The media had a field day. A black girl had lied about being raped and accused white men in the process. This was gasoline on the fire of white supremacist hysteria, with many triumphantly claiming the incident as further proof that racism wasn’t real and black people as lying. Tawana was evil, a destroyer of lives. A malicious, deceptive monster. Thirty or so years on, her name comes up frequently when discussing whether women lie in rape cases. But there is something everyone seems to have forgotten:
Tawana was an abused child growing up in fear of a convicted murderer.

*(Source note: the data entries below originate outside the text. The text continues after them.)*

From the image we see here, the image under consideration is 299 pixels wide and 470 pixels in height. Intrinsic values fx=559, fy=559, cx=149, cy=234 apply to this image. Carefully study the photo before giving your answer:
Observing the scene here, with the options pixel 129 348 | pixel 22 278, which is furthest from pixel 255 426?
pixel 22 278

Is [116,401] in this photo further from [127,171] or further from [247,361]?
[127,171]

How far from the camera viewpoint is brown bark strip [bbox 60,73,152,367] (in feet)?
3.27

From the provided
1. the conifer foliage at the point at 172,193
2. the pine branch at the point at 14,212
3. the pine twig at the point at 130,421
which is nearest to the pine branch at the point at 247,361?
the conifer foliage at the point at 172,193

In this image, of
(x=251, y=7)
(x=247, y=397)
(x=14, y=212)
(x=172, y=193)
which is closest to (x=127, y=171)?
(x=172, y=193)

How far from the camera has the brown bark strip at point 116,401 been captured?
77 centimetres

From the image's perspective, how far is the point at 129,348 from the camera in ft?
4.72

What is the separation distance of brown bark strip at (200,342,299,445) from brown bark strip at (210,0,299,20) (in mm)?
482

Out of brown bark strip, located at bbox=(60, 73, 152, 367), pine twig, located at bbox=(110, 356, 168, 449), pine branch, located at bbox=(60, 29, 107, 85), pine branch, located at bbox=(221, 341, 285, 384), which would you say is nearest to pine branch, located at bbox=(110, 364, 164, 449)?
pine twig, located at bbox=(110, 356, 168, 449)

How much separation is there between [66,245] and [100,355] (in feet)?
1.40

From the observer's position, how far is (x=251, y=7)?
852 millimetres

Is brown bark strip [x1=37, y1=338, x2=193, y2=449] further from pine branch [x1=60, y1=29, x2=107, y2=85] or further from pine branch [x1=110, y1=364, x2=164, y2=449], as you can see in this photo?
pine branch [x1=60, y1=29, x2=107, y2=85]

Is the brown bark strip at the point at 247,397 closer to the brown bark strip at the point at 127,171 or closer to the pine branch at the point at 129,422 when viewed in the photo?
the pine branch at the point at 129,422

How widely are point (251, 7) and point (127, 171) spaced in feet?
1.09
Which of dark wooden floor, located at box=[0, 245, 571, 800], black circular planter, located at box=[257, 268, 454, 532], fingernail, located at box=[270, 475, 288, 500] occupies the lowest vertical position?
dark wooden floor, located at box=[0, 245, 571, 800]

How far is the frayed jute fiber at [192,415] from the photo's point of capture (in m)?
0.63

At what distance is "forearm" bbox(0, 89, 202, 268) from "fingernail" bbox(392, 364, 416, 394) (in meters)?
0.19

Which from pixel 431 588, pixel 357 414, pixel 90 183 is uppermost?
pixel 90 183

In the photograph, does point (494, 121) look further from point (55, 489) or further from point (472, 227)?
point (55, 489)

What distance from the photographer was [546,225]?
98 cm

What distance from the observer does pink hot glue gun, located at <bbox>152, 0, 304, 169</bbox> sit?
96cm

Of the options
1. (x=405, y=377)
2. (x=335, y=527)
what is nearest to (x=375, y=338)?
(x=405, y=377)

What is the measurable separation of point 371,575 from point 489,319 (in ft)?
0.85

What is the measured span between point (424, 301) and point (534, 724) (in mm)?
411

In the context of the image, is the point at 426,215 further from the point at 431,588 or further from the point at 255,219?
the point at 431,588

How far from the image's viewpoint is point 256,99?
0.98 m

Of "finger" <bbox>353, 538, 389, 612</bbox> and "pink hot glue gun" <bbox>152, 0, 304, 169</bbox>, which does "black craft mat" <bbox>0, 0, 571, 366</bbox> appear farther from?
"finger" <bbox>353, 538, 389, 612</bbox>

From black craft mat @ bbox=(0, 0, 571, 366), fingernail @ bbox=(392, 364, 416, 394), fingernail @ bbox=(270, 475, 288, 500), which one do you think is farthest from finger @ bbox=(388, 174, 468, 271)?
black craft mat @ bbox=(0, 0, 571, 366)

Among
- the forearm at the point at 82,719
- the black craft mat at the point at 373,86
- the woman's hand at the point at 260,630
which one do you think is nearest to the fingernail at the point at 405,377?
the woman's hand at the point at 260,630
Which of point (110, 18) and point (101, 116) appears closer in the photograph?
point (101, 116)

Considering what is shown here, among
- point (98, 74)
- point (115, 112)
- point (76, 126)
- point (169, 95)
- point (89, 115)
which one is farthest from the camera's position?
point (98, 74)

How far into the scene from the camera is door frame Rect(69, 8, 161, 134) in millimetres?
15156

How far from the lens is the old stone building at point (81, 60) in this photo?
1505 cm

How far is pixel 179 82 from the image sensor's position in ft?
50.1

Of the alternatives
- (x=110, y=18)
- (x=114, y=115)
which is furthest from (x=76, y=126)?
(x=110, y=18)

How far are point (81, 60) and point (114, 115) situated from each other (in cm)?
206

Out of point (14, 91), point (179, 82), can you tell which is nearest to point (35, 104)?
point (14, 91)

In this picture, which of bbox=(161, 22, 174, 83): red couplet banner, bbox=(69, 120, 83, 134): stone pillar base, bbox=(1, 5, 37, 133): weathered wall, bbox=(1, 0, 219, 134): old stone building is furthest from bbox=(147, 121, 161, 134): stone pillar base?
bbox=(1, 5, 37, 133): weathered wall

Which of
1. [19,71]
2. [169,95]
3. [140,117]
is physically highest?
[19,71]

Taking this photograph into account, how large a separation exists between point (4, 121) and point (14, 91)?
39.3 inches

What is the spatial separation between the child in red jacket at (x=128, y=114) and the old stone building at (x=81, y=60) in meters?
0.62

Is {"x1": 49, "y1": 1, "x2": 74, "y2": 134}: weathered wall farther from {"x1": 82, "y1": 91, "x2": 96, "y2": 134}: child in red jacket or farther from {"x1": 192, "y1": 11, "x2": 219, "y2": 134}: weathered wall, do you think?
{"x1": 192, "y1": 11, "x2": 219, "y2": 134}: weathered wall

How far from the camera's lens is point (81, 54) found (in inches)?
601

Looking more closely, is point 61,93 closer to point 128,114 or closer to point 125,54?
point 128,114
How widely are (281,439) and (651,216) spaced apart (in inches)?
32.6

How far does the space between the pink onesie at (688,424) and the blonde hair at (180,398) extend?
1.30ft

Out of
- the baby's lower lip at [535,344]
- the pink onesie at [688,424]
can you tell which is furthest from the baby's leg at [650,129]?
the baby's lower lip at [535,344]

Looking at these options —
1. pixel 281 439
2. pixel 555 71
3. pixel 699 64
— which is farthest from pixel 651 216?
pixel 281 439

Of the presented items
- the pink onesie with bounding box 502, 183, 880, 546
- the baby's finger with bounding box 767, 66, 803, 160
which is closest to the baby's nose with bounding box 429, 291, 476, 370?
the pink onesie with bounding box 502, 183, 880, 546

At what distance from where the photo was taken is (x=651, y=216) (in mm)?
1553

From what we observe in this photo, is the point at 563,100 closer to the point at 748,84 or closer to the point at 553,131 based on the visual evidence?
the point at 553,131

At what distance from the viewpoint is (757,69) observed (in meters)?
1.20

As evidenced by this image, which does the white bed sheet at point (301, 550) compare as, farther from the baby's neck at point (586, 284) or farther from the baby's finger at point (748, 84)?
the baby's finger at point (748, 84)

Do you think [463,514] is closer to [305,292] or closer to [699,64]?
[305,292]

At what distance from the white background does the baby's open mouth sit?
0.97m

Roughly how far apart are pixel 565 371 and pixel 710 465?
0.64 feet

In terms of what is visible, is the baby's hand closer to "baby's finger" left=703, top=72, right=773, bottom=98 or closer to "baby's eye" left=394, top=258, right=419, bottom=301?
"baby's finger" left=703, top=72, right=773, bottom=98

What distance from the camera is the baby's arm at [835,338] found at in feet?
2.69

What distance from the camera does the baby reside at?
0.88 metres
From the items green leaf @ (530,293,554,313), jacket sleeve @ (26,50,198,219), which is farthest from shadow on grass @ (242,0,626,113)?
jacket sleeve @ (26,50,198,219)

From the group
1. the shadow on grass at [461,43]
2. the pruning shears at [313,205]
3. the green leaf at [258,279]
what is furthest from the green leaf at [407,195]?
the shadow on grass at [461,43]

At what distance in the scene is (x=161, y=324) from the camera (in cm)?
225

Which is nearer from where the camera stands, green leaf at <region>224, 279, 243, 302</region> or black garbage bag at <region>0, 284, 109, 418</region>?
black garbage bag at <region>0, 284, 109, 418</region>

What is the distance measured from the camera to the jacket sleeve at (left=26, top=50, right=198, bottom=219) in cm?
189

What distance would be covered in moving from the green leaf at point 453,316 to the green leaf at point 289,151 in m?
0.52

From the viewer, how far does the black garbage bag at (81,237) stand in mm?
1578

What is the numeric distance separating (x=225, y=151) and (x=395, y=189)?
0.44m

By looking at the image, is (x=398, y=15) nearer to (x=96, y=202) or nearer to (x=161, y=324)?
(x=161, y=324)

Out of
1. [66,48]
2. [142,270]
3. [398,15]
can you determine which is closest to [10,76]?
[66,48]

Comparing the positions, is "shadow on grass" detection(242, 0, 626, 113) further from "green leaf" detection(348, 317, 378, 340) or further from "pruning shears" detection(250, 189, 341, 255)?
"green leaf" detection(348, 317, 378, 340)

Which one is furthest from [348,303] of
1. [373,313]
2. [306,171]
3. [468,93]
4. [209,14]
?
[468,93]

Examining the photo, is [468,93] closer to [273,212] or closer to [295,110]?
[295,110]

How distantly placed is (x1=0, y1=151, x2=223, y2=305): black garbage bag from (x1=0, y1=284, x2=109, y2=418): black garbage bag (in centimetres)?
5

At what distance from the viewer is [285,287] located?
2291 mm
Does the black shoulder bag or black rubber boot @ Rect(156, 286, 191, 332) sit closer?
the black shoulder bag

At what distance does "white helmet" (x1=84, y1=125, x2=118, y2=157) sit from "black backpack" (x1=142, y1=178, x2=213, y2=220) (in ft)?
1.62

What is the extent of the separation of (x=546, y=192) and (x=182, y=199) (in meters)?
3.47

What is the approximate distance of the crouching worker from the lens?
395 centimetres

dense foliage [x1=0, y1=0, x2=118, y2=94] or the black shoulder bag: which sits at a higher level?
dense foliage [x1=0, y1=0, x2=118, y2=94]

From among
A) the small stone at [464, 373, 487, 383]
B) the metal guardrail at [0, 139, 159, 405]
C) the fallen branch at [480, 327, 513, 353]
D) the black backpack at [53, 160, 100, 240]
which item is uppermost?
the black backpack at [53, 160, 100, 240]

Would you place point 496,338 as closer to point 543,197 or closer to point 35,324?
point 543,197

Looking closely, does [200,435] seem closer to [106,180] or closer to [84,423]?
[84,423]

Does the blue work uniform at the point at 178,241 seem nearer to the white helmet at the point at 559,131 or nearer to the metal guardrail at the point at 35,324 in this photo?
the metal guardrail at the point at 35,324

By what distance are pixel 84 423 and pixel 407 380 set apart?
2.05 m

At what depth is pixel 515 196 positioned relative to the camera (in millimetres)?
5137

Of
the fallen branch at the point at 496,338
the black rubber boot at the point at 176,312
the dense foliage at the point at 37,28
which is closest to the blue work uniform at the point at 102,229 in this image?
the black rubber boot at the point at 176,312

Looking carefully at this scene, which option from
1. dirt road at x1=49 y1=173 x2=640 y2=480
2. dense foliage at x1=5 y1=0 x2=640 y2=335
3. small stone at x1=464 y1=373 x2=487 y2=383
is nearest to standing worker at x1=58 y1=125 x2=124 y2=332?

Tawana was a 15 year old. She didn’t kill anyone. She didn’t rape anyone. She didn’t do anything apart from trying to survive, as best she could in a world where she had no control, and no sanctuary, or adult help. She was trying to avoid being beaten, abused, assaulted. She was so desperate she smeared faeces on her body and climbed naked into a garbage bag. She kept up an impossible fairytale just to keep her body safe from his fists, his rage.
We should have protected you, Tawana. We should have recognised what was going on and protected you. But we didn’t. We enjoyed putting a 15 year old girl in a media and criminal circus to make a wider statement on race and the reality of racism, long after it was obvious you were trying to protect yourself.
Let’s make her name synonymous with what little girls are prepared to do when they are desperate to save themselves from abuse. Tawana, I am so, so sorry.